O estranhamento que esse estilo de narrar me causou, forçando-me a reler umas três ou quatro vezes, assim, já de cara, as primeiras páginas daquele romance, foi a voz que me disse "esse é o escritor que irei estudar".

Quando descubro as raízes do escritor e o que sempre traz à tona com seus romances - inúmeras questões das que perpassam e constitui o homem, a existência, a essência, o espaço em suas mais diversas dimensões - me identifico totalmente com aquilo que ele escreve. Conforme disse na post de sua perda, para o blog Letras in.verso e re.verso -, é como se o que Saramago dissesse fosse aquilo que eu sempre quis dizer para mundo, mas não tenho oportunidade e/ou não sou capaz.

O resultado das minhas primeiras observações acerca das leituras da obra desse escritor foi um trabalho de conclusão da Licenciatura em Letras, em que tomando como leitura O conto da ilha desconhecida (1997) como um texto permeado de uma residualidade do Existencialismo, movimento preconizado por Jean-Paul Sartre entre os anos 1940 e 1970, refleti sobre a constituição do ser tendo por matéria os movimentos operados pela personagem central do referido conto.

Depois, veio o trabalho de uma dissertação de mestrado cuja leitura são outras duas obras do escritor, Memorial do convento (1982) e Ensaio sobre a cegueira (1995).

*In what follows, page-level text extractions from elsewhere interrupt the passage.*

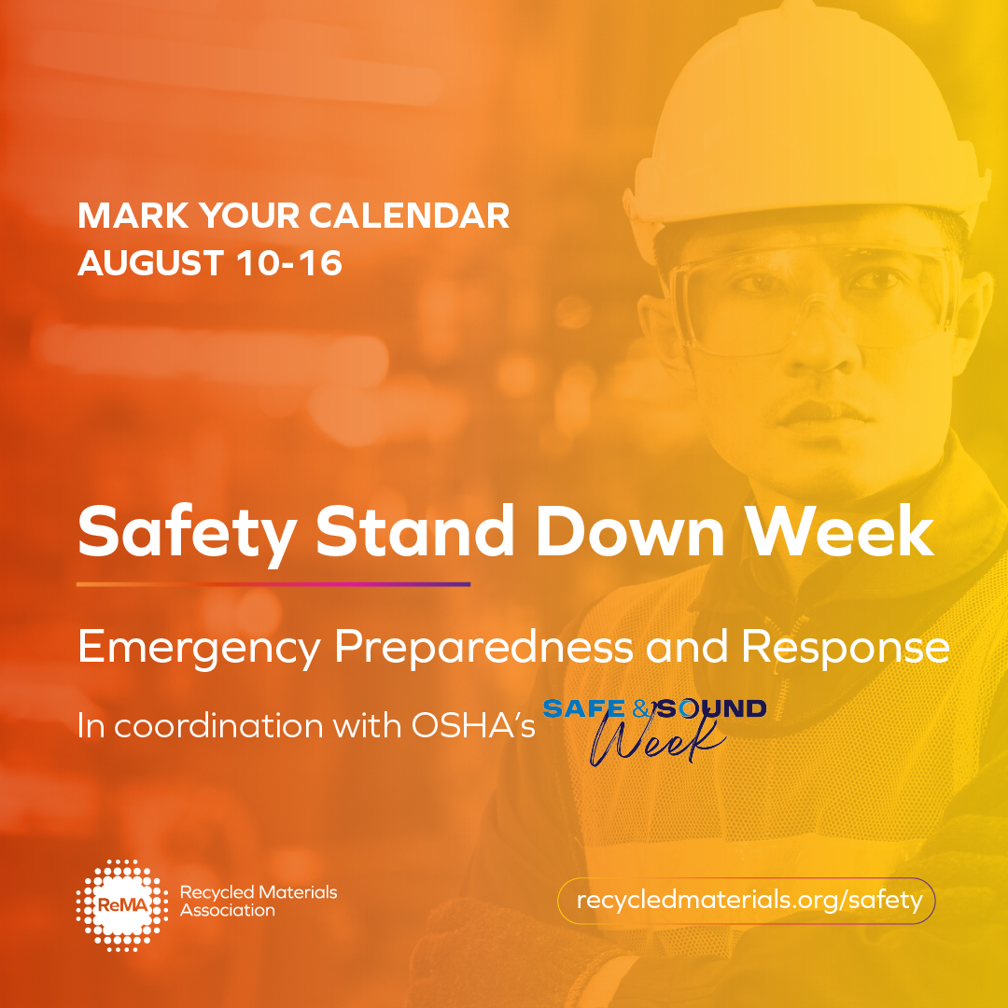 MARK YOUR CALENDAR
AUGUST 10-16

Safety Stand Down Week

Emergency Preparedness and Response

In coordination with OSHA's SAFE & SOUND Week

ReMA Recycled Materials Association

recycledmaterials.org/safety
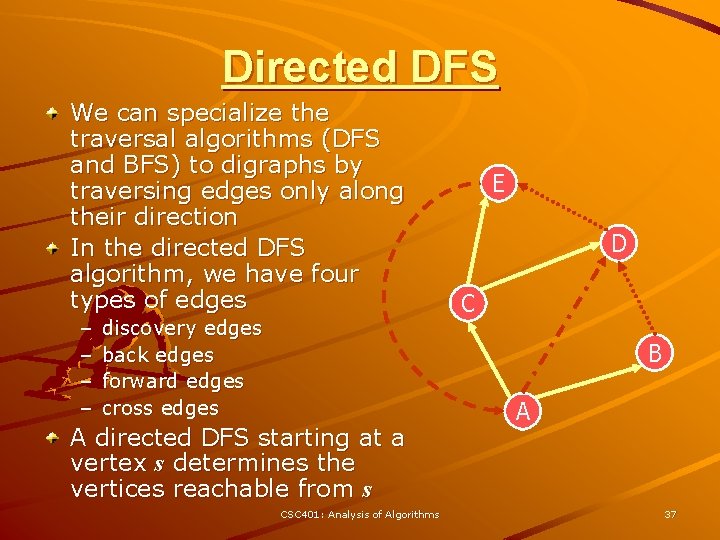 Directed DFS

We can specialize the traversal algorithms (DFS and BFS) to digraphs by traversing edges only along their direction

In the directed DFS algorithm, we have four types of edges

– discovery edges
– back edges
– forward edges
– cross edges

A directed DFS starting at a vertex $s$ determines the vertices reachable from $s$

E

D

C

B

A

CSC401: Analysis of Algorithms

37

E desde que comecei a coletar materiais para a monografia - à época, ainda de difícil acesso - e depois para esta dissertação, que eu já tinha o interesse de criar um espaço para organizá-los; entretanto, as condições nunca me permitiram. Agora, depois da morte do escritor, me vi, como leitor da sua obra, impulsionado a por a ideia em prática e, logo, me prontifiquei a abrir um espaço como este. Trata-se, em linhas gerais, de um projeto que pretende reunir, na medida do possível, a leva de materiais e informações dispersas que eu tenho recolhido sobre o escritor e sua obra.

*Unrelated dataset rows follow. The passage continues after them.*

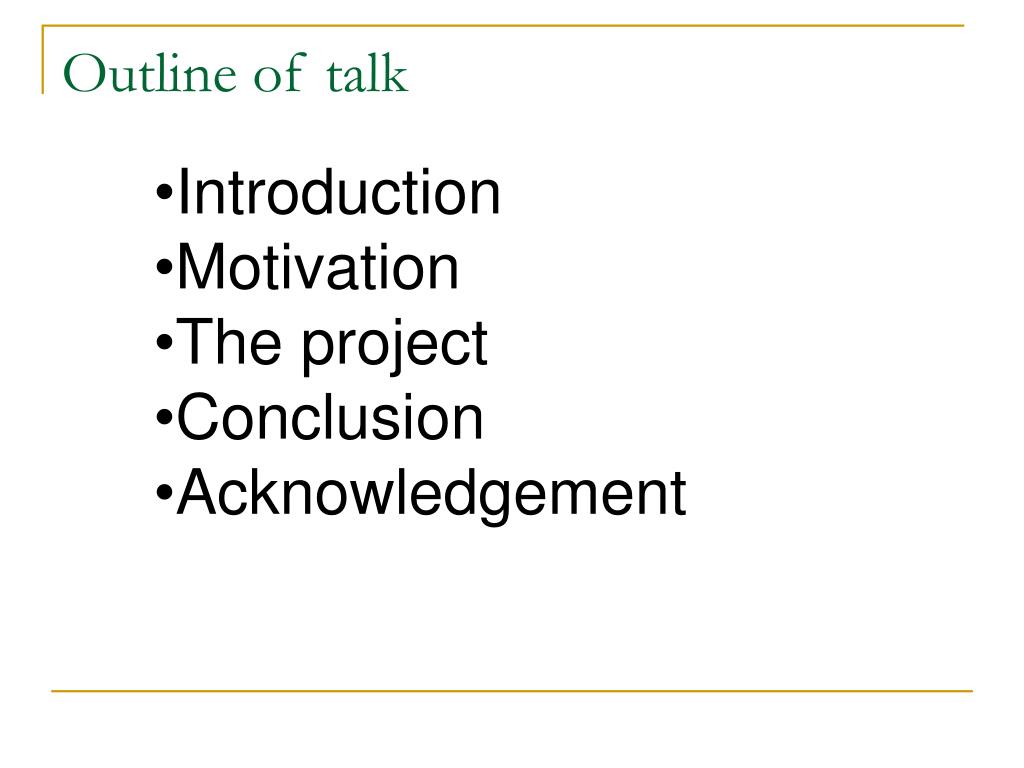 Outline of talk

•Introduction
•Motivation
•The project
•Conclusion
•Acknowledgement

Concebido com um work in progress Um caderno para Saramago tem um traço explícito de ser um espaço capaz de reunir a maior quantidade desses materiais em torno da vida e da obra do escritor português compondo, deste modo, um extenso arquivo on-line; um extenso labirinto cujo fim pretende-se infinito, transbordante. Esse conjunto de materiais é importante para mostrar também a leva de produções, principalmente do Brasil em torno da obra saramaguiana. Penso nesse espaço ainda como uma forma de utilizar a web, para ampliar, ainda mais, os ecos de seu legado deixado. E não apenas isso. Tem ele também uma virtude para com as relações de leitura-literatura-ensino. Um espaço do tipo visa fornecer a professores e a alunos da rede básica escolar que porventura buscarem informações acerca da vida e da obra do escritor José Saramago leituras e caminhos de pesquisa.

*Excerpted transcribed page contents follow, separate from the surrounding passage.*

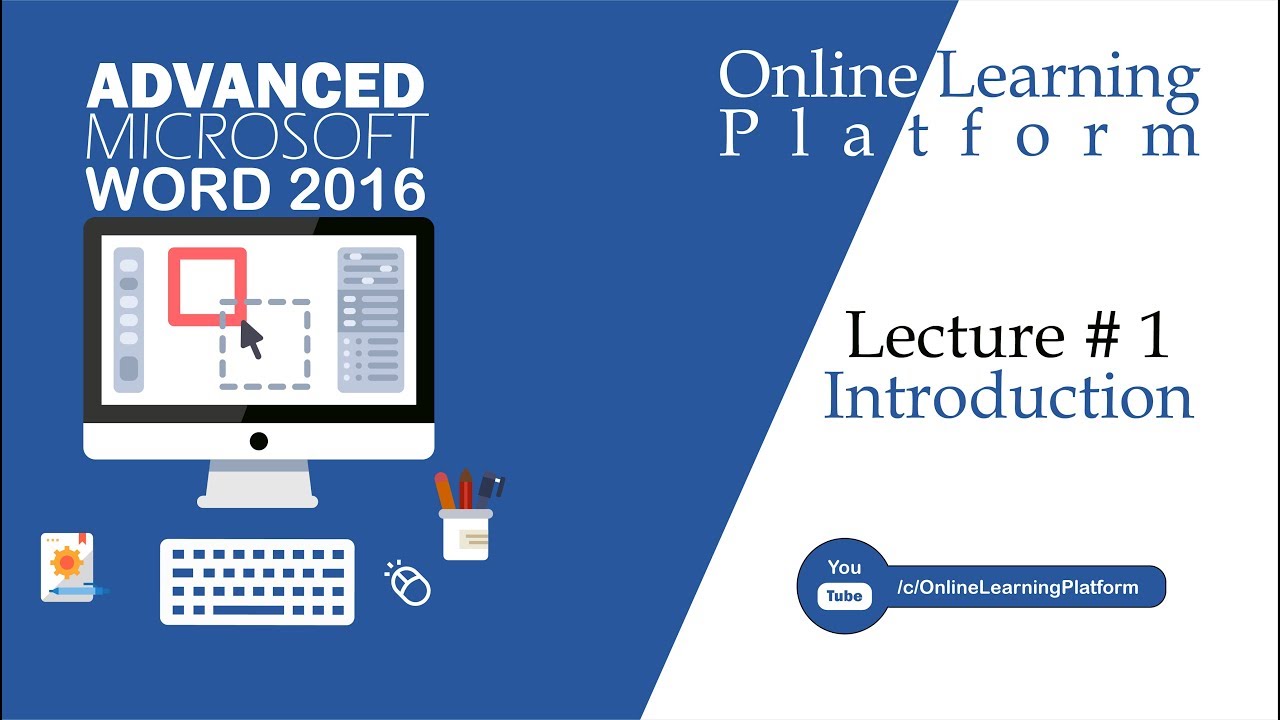 ADVANCED
MICROSOFT
WORD 2016

Online Learning
Platform

Lecture # 1
Introduction

You
Tube
/c/OnlineLearningPlatform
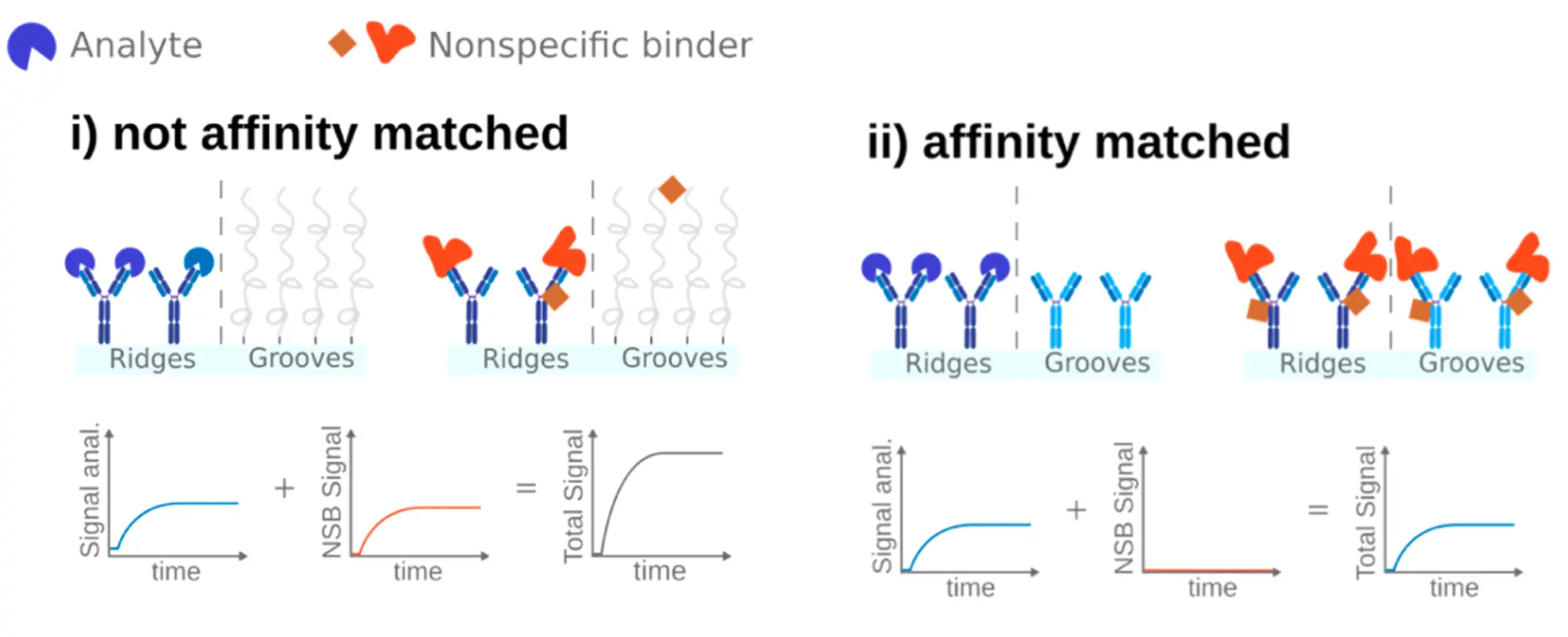 Analyte

Nonspecific binder

i) not affinity matched

Ridges Grooves

Ridges Grooves

Signal anal.

time

+

NSB Signal

time

=

Total Signal

time

ii) affinity matched

Ridges Grooves

Ridges Grooves

Signal anal.

time

+

NSB Signal

time

=

Total Signal

time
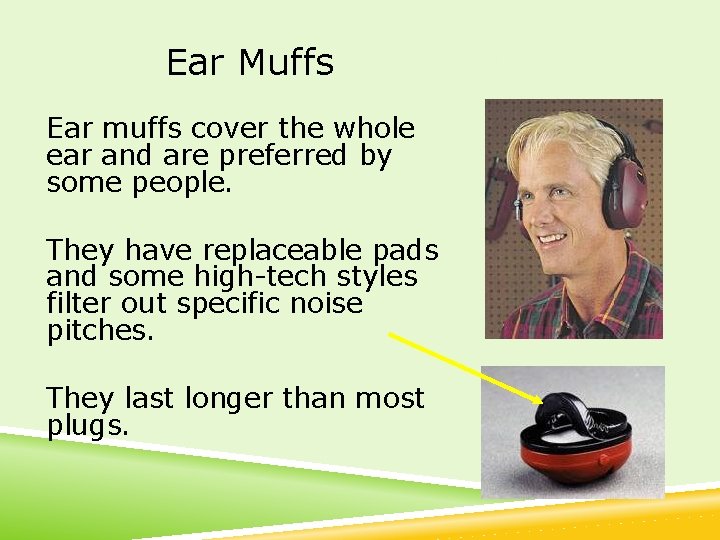 Ear Muffs

Ear muffs cover the whole ear and are preferred by some people.

They have replaceable pads and some high-tech styles filter out specific noise pitches.

They last longer than most plugs.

Minha esperança com essa ideia é que ela seja o suficiente para desencadear um movimento de apoio por através dos leitores, pesquisadores da obra do escritor. Entendam todos que este espaço, apesar de nascer de um impulso particular de um pesquisador saramaguiano, é um espaço para ser feito a muitas mãos e vozes, porque a obra de José Saramago está aí para ser lida, aos que ainda não leram, relida infinita vezes, aos que, como eu, já tiveram experiência de lê-la. É assim que se redescobre e se revalida, por através dos leitores e estudiosos da literatura saramaguiana, uma outra vida para o escritor. Espero muitas sementes. Darei prioridade a todo e qualquer material que chegar à minha caixa de e-mails, e à medida do possível, sem pressa e seguindo os protocolos necessários para publicação irei atualizando este espaço.

Abre-se com um título sugestivo de Um caderno para Saramago; um caderno que pretende congregar vozes que têm, entre outras funções, a de perpetuar o grande legado que este escritor deixa com sua obra e pelo qual, nós, os leitores, havemos de zelar. Montei este espaço como um caderno mesmo que tem por função reunir, organizar e facilitar o acesso às publicações e informações sobre o autor e sua obra. Espero os votos de companheirismo de todos os saramaguianos para que esse plano de esperança possa crescer e dar bons frutos.

A todos os saramaguianos, boas-vindas!